5月4日,古井集团原副总裁刘俊德的辩护人称,被告虽接受财物但并没给对方谋利益,不应算受贿,希望法院判被告无罪。(《南方都市报》5月5日)
我国《刑法》规定,“国家工作人员利用职务上的便利,索取他人财物,或非法收受他人财物为他人谋取利益的,是受贿罪。”最高人民法院、最高人民检察院作出的司法解释也指出:“非法收受他人财物,同时具备为他人谋取利益的才构成受贿罪。”根据亳州市人民检察院起诉,刘俊德曾先后收受山东省烟台市华新包装有限公司董事长姜国武人民币8万元、安徽盛臣集团总经理徐华美金2万元及一块价值24080元的手表,以及万基集团为其在上海市购买的一套价值122万元的住房。但是,刘俊德只要不具备“为他人谋取利益”的情节,法律就有可能对他无可奈何。

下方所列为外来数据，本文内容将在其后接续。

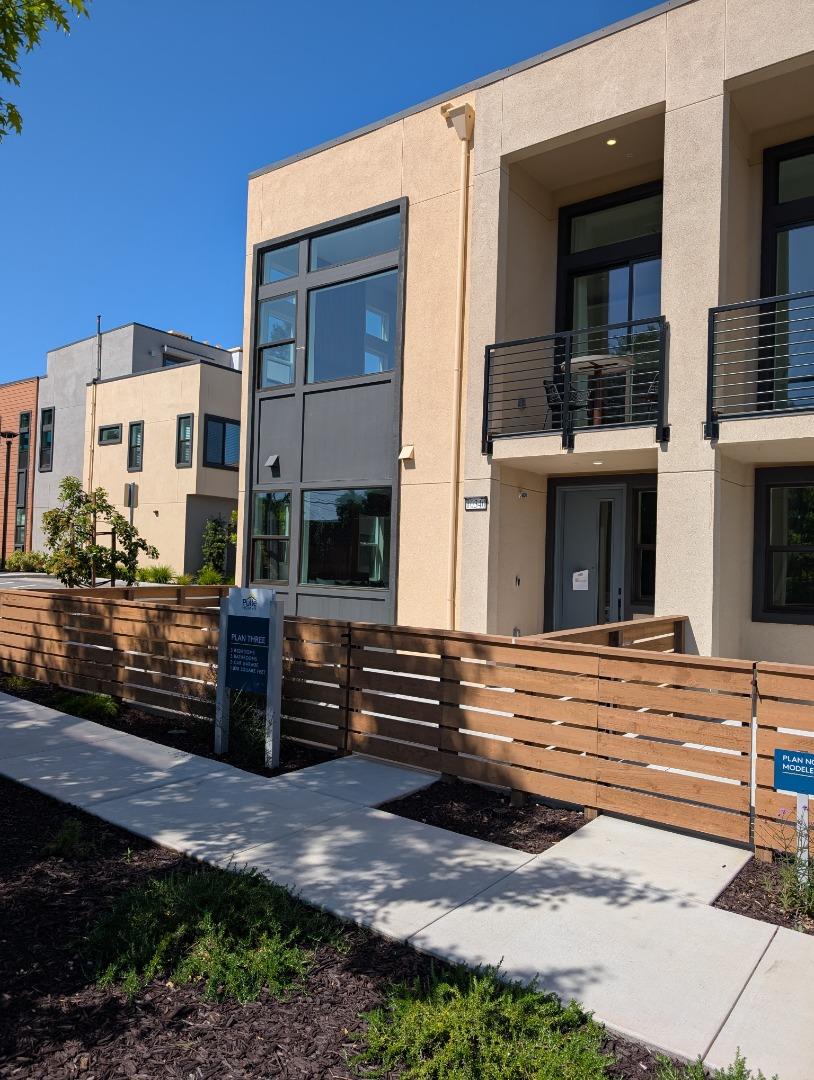 Detail Gallery Image 5 of 33 For 11240 Cottonwood Pl #38-08 PLAN 3,  Saratoga,  CA 95070 - 3 Beds | 3 Baths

实际上,受贿罪的危害并不在于国家工作人员在收受贿赂后是否为对方谋利“办事”。受贿罪的本质是侵犯了国家工作人员应当遵守的为政清廉、廉洁从政的制度,也就是国家工作人员应当遵守的廉洁义务。收受贿赂行为本身就已经损害了国家机关的信誉,玷污了公务人员的职责,产生了比较严重的社会危害性,侵犯了国家工作人员职务行为的不可收买性。至于国家工作人员是否为请托人谋取了利益、谋取的利益是否正当,不应当影响受贿罪的成立。现实中大量的事实是,行贿人送财物往往并不是因为受贿人为自己办了哪些具体的事情,而只是因为考虑到受贿人大权在握,行贿时也并不一定提出具体的要求,只是一种“放长线、钓大鱼”的感情投资。而受贿人对于送财物者的意图也十分清楚,虽未明确许诺为对方谋取利益,但是双方都心照不宣。这虽然与典型的“当即兑现”进行的贿赂形式有所不同,但实质上仍然是“以权力为支点的特殊交易”。

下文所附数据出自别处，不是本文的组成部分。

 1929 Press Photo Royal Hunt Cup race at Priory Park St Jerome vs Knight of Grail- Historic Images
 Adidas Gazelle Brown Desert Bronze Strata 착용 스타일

当然,实践中也不排除这样一种情形:有的国家工作人员大量收受他人贿赂,既不实施为他人谋取利益的行为,也不作出为他人谋取利益的意思表示,甚至主观上根本没有打算为他人谋取利益,但它同样严重损害了国家工作人员的形象和国家机关的声誉,具有相当的社会危害性。但我国刑法中受贿罪中这个“为他人谋取利益”要件的增设,就使一大批受贿行为被排除在犯罪之外,从而使这些行为不受刑法的否定性评价。同时,受贿人“为他人谋取利益”的主观表示或客观表现在司法实践中很难查明,这也给那些收受贿赂的人为自己的行为辩护提供了各种各样可能的借口,从而可以逃避刑法的制裁。正如有法学专家所指出的,这种立法给人们传递的信息并不是刑法要禁止利用职务上的便利收受贿赂的行为即受贿行为本身,而只是禁止收受了贿赂之后为他人谋取利益的行为,这就有意无意地培养了一批拿人钱财不为人办事的“流氓官员”。

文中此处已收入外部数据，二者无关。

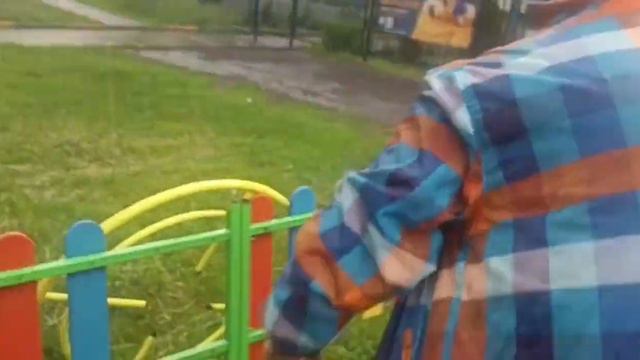 в поисках 8-ми летней девочки Тани смотреть онлайн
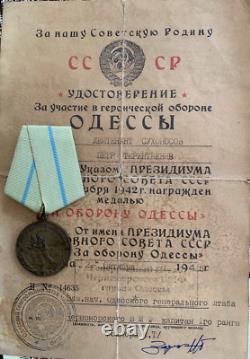 RUSSIAN SOVIET? USSR PIN Order Badge Medal Defense of Odessa WWII Document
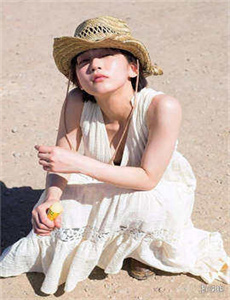 《战旗美如画》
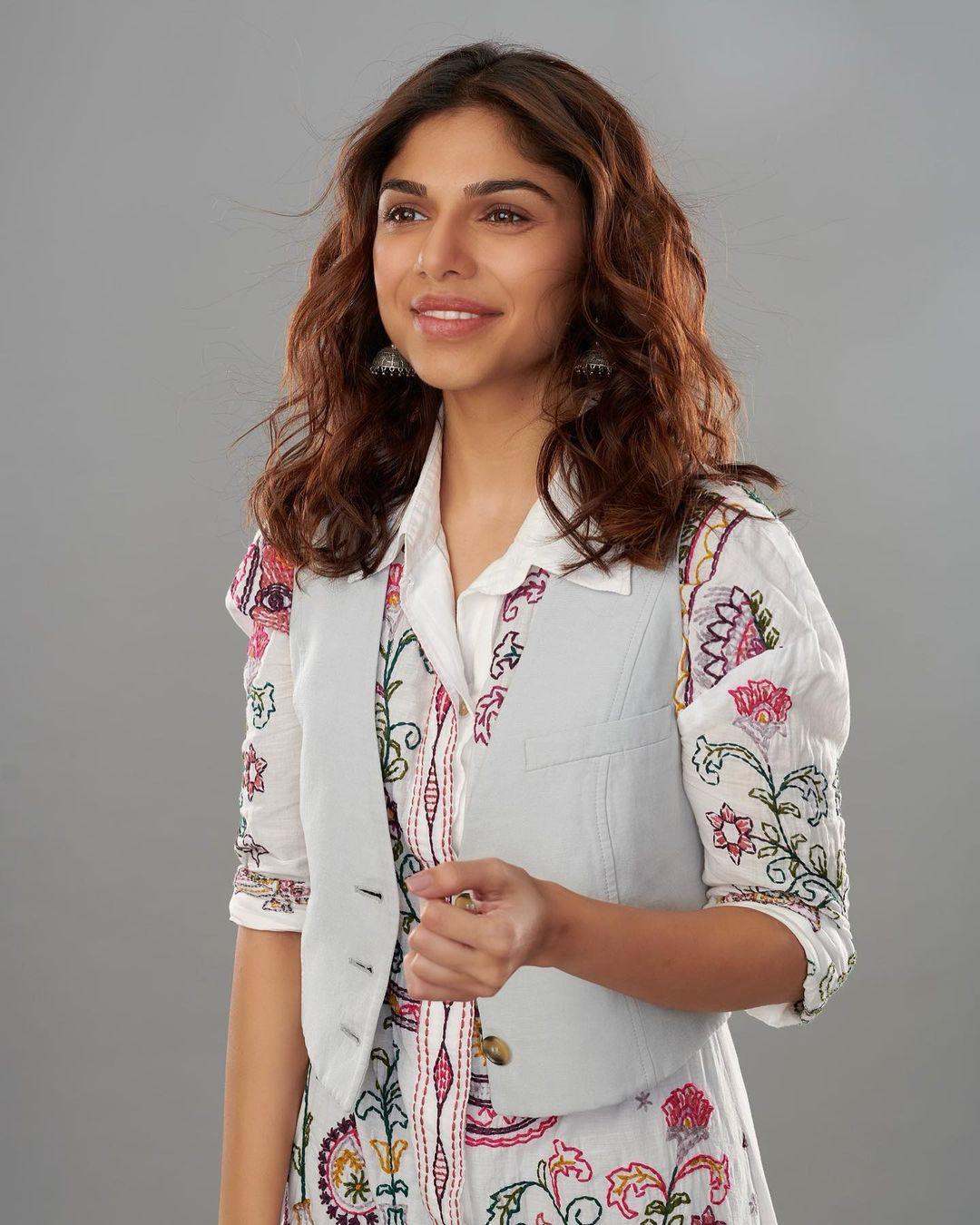 Beautiful and cute stills |Sharmin Segal beautiful and sexy stills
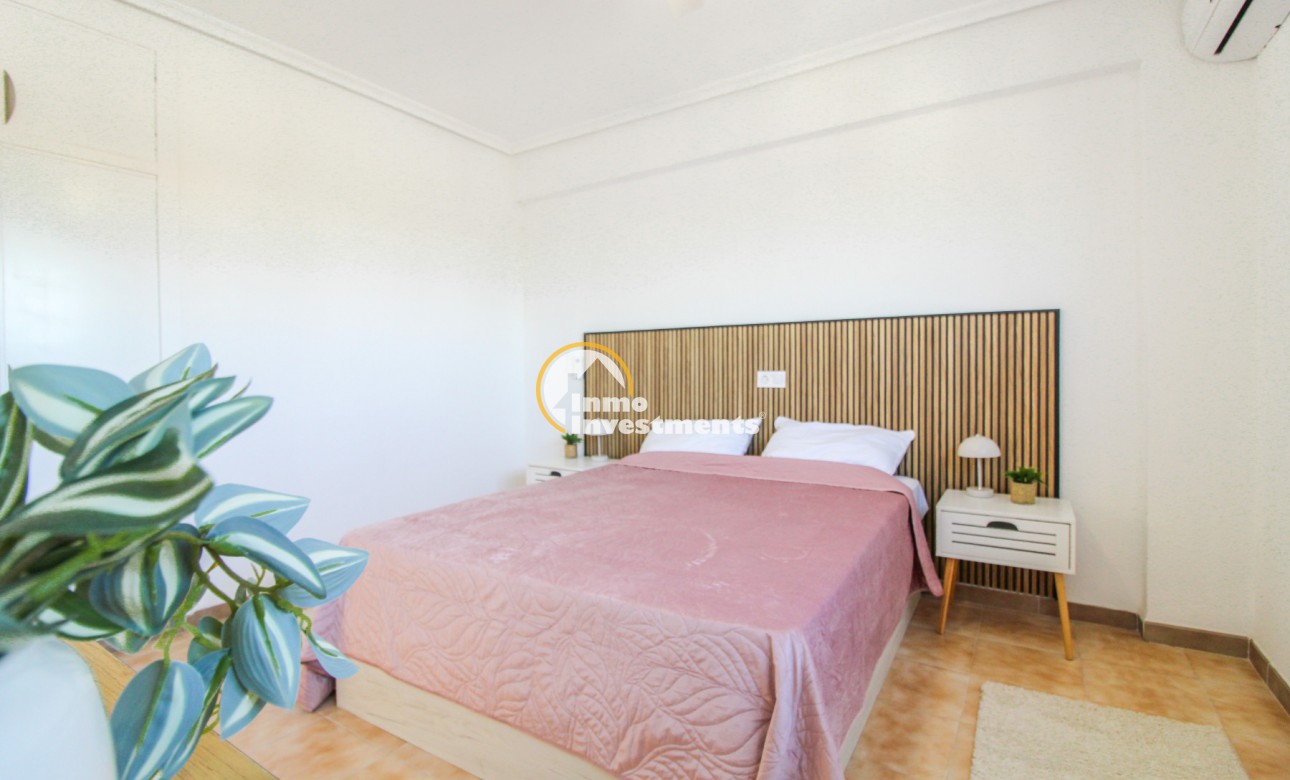 Resale - Penthouse - Punta Prima - Beachside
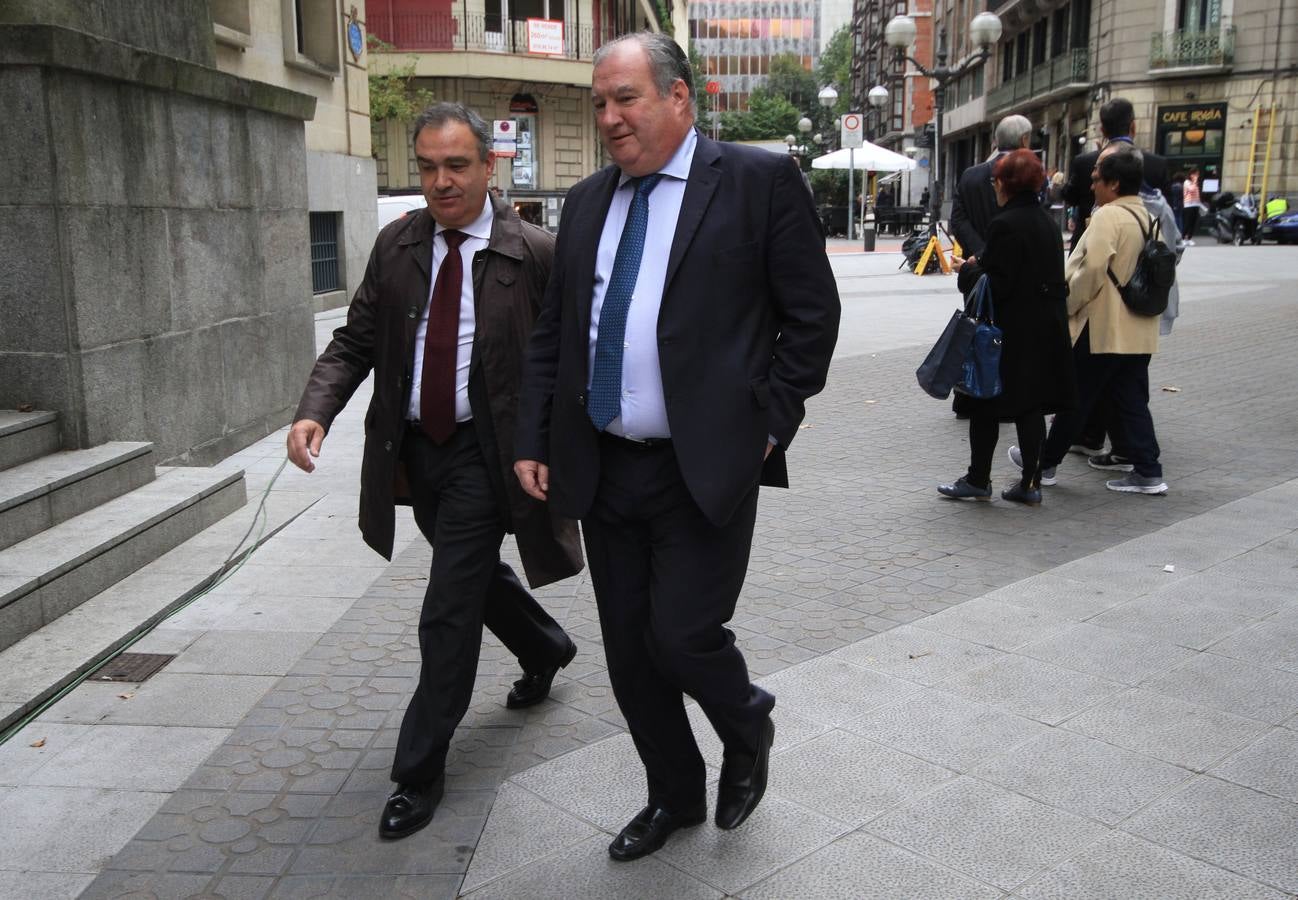 El presidente y el director general de Confebask, Roberto Larrañaga y Eduardo Arechaga respectivamente.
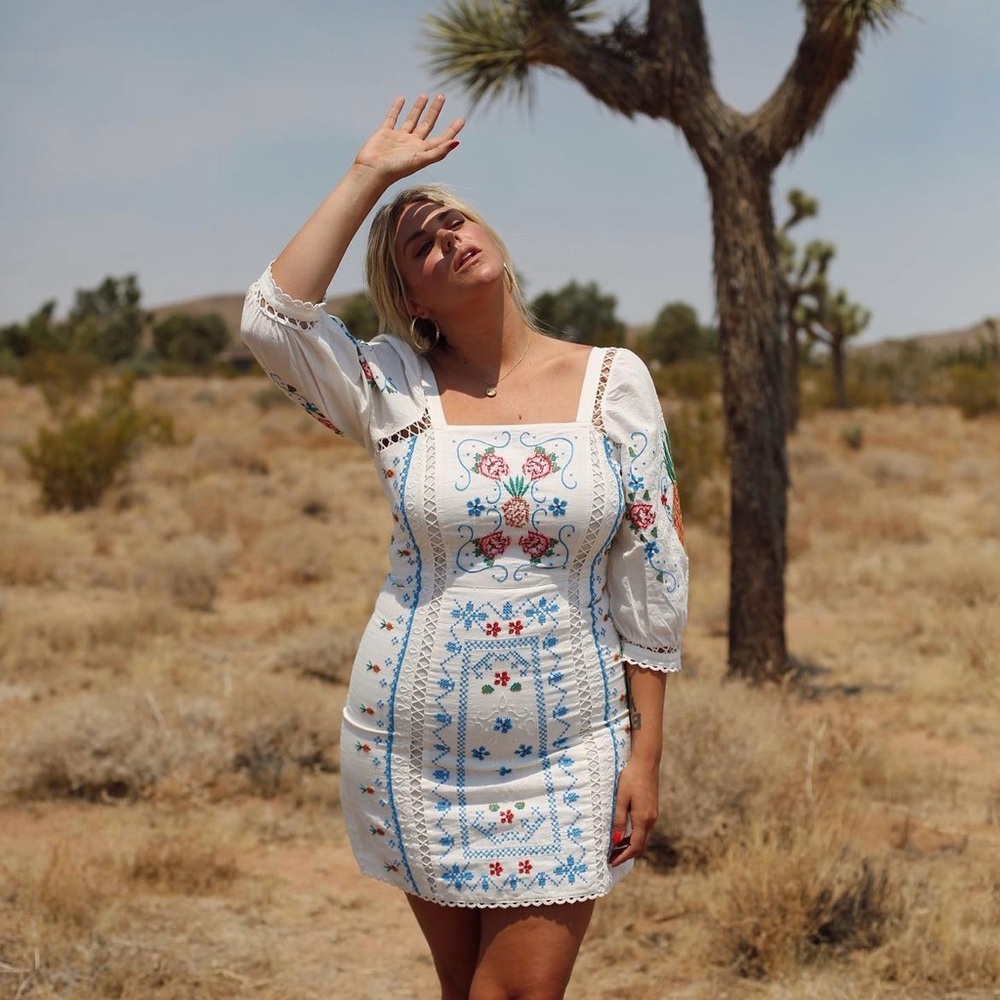 FARM Rio White and Blue Embroidered Mini Dress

再者,在受贿罪中,索贿不要求“为他人谋取利益”,而收受贿赂则要求“为他人谋取利益”,并且规定,索贿的从重处罚。一个索贿行为在定罪和量刑中都成了从重处罚的要素,有违“一行为不二评价”的法训。取消“为他人谋取利益”的要求,仅规定索贿的从重处罚,则既可以严惩索贿行为,又能减轻司法机关在证明收受他人财物与为他人谋取利益之间因果关系的困难。
我国已批准的《联合国反腐败公约》规定,只要索取或者收受不正当好处的行为是与其职务行为相关的,就构成贿赂犯罪。这与我国刑法规定的受贿罪在构成要件上有所不同。我们要按照“条约必守”的原则,取消受贿罪中“为他人谋取利益”这一规定,真正做到法网恢恢,疏而不漏。这样一来,既能增强刑事立法的科学性,又便于司法适用,“收钱没办事不该算受贿”的奇谈怪论也自然会没有了市场。(中国青年报 王威)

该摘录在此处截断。